─── KUTIPAN BACAAN ───
2.         Nilai sebagai Obyek Suatu Kepentingan
a.         Setiap nilai menyangkut sikap
Bahwasannya sering orang tidak sepakat mengenai nilai-nilai. Ada pula yang mengatakan bahwa masalah nilai sesungguhnya merupakan masalah pengutamaan, dan “de gustibus non est disputandum”, (mengenai masalah selera orang tidak perlu mempertentangkannya). Tetapi sama pula benarnya bahwa mengenai banyak nilai orang dapat memperoleh kesepakatan. Kiranya juga jelas bahwa perasaan dan keinginan senantiasa berhubungan erat dengan tanggapan-tanggapan penilaian.
b.         Nilai ialah kepentingan
Menurut Perry,setiapobyek yang ada dalam kenyataan maupun dalam pikiran, setiap perbuatan yang dilakukan maupun yang dipikirkan, dapat diperoleh nilai, jika pada suatu ketika berhubungan dengan subyek-subyek yang mempunyai kepentingan. Dengan kata lain, jika seseorang mempunyai kepentingan pada suatu apapun, maka hal tersebut mempunyai nilai.
Menurut Perry : kesunyian sebuah gurun tidaklah mempunyai nilai sampai seorang pengelana merasakannya sebagai kesepian serta mengerikan; jeram pun demikian, sampai daya serap seorang manusia memandangnya indah sekali, atau sampai orang memanfaatkannya untuk memenuhi kebutuhan-kebutuhan manusia. Sesungguhnya, tidak ada satu hal pun yang dapat disebut tetapi tidak dapat dilekati nilai tertentu, berdasarkan kenyataan bahwa hal tersebut telah dipilih untuk mencapai tujuan yang masuk akal oleh suatu pemikiran yang mempunyai kepentingan. Sejalan dengan bertambahnya serta meluasnya pengaruh kepentingan berdasarkn pengalaman serta rekaan akal, maka Khazanahnya nilai jagad raya semakin kaya dan semakin beraneka ragam.
c.         Sejumlah keberatan yang dapat diajukan
Agaknya ajaran Perry hendak menempatkan segenap nilai sepenuhnya dalam kedudukan yang ditentukan oleh manusia. Artinya, bagi orang yang tidak mempunyai kepentingan pada, katakanlah, kesusilaan,maka etika tidak bernilai bagi mereka yang tidak mempunyai kepentingan pada keadilan, maka keadilan juga tidak bernilai, dan begitu pula halnya dengan pernyataan-pernyataan yang benar. Tetapi dalam kenyataannya orang merasa bahwa kebenaran, kebaikan, dan keadilan mempunyai nilai, atau bernilai, tanpa mengingat ada atau tidaknya kepentingan seseorang terhadap hal-hal tersebut.

3.         Teori Pragmatis mengenai Nilai
Sejumlah hal yang telah diperbincangkan yang bersifat penolakan terhadap teori nilai yang didasarkan atas kepentingan kiranya menyebabkan tampilnya teori lain,yaitu teori pragmatis. Teori pragmatis mendasarkan diri atas akibat-akibat, dan begitu pula halnya dengan teori pragmatis mengenai nilai.
─── BLOK DATA ───
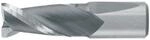 Zapfensenker HSS Gr. 0 16,5mm GFS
───
## INSTRUKSI TUGAS
Dalam kutipan bacaan tentang teori nilai, kapan kesunyian sebuah gurun mulai mempunyai nilai menurut Perry?

## PEMBAHASAN JAWABAN
Ketika seorang pengelana merasakannya sebagai kesepian serta mengerikan.